In the mailing-list message below, reproduce the passage between "- Original Message" and "only update those?", inclusive, replacing "fields" with "columns".

[SUPPLIED TEXT]
###

Re: [PHP] Performance question for table updating (SOLVED)

2007-11-24 Thread Jon Westcot
Hi Rob, et al.:

- Original Message -
From: "Andrés Robinet" <[EMAIL PROTECTED]>
> > -Original Message-
> > From: Jon Westcot [mailto:[EMAIL PROTECTED]
> >
> > :: gigantic snip here::
> >
> > So, long story short (oops -- too late!), what's the concensus
> > among the learned assembly here?  Is it faster to just UPDATE the
> > record if it already exists regardless of the fact that maybe only one
> > or two out of 75 or more fields changed versus testing each one of
> > those 75 fields to try and figure out which ones actually changed and
> > then only update those?
> >
> > I look forward to reading all of your thoughts.
> >
> > Sincerely,
> >
> > Jon
>
> I don't know about consensus over here because I'm kind of newgie (stands
> for new geek, as opposed to newbie which stands for new ball breaker :D :D
> ). I don't know of your previous messages but I can tell you one story...
> Some time ago I got involved in a project that required geo-distance
> calculation (you know distance between two points with latitude and
> longitude). Basically I had to take a set of points and calculate the
> distance of each of those points to a given (reference) one. The math was
> something like the "square root of the sum of a constant times the square
> sin of..." well, I can't remember it, but the point is, it was a
complicated
> formula, which I thought it would allow for some optimizations in PHP.
> Accustomed to regular (compiled) programming languages I developed a set
of
> routines to optimize the task and went ahead and queried the database for
> the (say, 1000 records) dataset of points. Then applied the math to the
> points and the reference point and got the result... in about 5 minutes to
> my (disgusting) surprise.
> Then I grabbed the MySQL manual, built a "non-optimized" version of the
> formula to put directly in the SQL query and get the "shortest distance"

###

[RECORDED INFORMATION]
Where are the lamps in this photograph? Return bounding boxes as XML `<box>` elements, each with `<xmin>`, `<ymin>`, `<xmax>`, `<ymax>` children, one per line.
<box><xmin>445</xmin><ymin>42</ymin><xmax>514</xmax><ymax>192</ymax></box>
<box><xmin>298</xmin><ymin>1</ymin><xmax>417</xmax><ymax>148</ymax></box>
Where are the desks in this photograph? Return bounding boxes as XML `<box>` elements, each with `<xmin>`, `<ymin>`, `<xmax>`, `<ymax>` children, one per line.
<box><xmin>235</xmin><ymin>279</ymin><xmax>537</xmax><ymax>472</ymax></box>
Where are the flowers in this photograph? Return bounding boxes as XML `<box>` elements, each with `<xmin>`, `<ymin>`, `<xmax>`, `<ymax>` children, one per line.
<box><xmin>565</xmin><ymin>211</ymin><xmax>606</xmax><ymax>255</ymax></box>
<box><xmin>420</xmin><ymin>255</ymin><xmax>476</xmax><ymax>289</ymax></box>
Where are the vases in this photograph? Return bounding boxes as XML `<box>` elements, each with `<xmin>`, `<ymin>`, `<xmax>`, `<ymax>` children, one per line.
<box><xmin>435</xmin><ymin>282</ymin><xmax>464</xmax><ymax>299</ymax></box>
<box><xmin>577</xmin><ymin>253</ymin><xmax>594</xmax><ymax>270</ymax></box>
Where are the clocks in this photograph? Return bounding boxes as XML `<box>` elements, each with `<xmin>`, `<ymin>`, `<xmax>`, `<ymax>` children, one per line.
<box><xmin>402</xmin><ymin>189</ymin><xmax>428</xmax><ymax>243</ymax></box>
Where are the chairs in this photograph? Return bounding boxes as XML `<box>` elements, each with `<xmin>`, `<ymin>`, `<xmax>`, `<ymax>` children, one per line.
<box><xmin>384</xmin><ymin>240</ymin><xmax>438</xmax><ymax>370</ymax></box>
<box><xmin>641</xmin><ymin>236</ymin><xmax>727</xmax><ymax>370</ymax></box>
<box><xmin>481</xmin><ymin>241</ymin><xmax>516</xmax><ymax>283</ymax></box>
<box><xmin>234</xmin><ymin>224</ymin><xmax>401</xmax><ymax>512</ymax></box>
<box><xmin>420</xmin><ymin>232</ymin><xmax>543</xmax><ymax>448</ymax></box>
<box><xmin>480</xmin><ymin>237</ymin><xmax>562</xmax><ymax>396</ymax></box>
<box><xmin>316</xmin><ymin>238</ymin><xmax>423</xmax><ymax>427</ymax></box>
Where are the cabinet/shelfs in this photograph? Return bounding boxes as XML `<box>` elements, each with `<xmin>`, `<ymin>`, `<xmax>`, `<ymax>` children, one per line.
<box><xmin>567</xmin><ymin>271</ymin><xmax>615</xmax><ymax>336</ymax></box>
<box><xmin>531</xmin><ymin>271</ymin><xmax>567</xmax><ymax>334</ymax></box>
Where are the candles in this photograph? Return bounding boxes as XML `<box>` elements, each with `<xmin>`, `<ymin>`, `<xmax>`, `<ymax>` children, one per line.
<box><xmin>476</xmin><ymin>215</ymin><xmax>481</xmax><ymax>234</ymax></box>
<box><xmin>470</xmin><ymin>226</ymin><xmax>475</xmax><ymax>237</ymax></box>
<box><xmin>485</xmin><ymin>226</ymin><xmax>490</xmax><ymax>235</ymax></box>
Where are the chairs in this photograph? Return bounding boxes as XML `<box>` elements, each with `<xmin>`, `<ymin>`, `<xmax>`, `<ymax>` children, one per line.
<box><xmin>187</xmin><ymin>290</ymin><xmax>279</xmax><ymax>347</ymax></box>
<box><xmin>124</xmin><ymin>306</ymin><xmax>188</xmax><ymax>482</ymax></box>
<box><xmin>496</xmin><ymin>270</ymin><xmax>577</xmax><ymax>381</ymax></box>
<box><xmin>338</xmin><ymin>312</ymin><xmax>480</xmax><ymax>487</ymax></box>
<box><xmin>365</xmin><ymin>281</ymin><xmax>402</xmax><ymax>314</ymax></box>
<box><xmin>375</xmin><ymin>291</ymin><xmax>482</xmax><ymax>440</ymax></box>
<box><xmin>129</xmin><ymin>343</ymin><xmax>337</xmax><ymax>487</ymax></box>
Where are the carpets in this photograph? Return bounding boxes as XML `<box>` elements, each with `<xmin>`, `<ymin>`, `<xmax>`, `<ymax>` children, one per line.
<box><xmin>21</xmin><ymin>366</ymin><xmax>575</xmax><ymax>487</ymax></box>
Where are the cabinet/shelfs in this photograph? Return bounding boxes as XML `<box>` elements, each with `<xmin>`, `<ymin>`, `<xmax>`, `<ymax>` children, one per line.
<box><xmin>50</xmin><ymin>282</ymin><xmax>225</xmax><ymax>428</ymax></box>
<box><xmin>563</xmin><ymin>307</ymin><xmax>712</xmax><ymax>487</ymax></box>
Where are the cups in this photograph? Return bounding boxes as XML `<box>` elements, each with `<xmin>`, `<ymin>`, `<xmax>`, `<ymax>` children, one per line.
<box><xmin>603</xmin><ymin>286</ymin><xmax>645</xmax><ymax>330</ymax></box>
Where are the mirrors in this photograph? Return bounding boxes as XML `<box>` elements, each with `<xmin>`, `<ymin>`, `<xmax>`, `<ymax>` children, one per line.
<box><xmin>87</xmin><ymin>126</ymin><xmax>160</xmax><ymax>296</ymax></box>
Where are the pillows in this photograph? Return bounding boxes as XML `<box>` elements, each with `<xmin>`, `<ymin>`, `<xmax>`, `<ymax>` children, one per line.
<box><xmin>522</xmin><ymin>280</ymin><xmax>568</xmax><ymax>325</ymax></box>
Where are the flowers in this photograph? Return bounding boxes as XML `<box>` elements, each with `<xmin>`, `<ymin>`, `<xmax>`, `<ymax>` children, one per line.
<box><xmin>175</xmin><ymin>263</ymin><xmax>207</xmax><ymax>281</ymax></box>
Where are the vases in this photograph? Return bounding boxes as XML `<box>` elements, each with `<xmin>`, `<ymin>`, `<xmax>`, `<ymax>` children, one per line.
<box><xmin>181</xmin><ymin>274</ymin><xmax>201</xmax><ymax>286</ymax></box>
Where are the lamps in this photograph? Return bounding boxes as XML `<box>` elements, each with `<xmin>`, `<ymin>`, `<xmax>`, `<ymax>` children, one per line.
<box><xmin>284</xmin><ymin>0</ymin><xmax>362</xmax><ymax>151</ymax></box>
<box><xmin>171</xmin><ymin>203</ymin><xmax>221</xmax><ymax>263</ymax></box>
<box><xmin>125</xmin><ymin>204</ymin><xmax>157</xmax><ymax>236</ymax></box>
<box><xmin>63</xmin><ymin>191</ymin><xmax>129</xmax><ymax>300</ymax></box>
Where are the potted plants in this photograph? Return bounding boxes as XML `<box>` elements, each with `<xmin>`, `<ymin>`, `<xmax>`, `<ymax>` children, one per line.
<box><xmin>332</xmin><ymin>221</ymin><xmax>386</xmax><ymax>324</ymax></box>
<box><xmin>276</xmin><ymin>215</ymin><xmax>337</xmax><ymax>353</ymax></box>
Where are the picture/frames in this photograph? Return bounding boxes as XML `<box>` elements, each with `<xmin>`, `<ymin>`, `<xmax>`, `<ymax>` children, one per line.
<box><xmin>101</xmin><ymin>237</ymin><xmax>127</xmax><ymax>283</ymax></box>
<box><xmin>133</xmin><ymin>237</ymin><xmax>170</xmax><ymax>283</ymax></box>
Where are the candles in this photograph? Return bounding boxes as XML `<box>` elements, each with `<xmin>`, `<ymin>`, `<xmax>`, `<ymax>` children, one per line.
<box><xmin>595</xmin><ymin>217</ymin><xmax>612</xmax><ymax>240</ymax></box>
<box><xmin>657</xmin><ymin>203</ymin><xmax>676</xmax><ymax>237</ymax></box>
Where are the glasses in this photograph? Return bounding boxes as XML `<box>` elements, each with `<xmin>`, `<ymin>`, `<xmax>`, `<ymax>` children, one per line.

###

[FINAL ANSWER]
- Original Message -
From: "Andrés Robinet" <[EMAIL PROTECTED]>
> > -Original Message-
> > From: Jon Westcot [mailto:[EMAIL PROTECTED]
> >
> > :: gigantic snip here::
> >
> > So, long story short (oops -- too late!), what's the concensus
> > among the learned assembly here?  Is it faster to just UPDATE the
> > record if it already exists regardless of the fact that maybe only one
> > or two out of 75 or more columns changed versus testing each one of
> > those 75 columns to try and figure out which ones actually changed and
> > then only update those?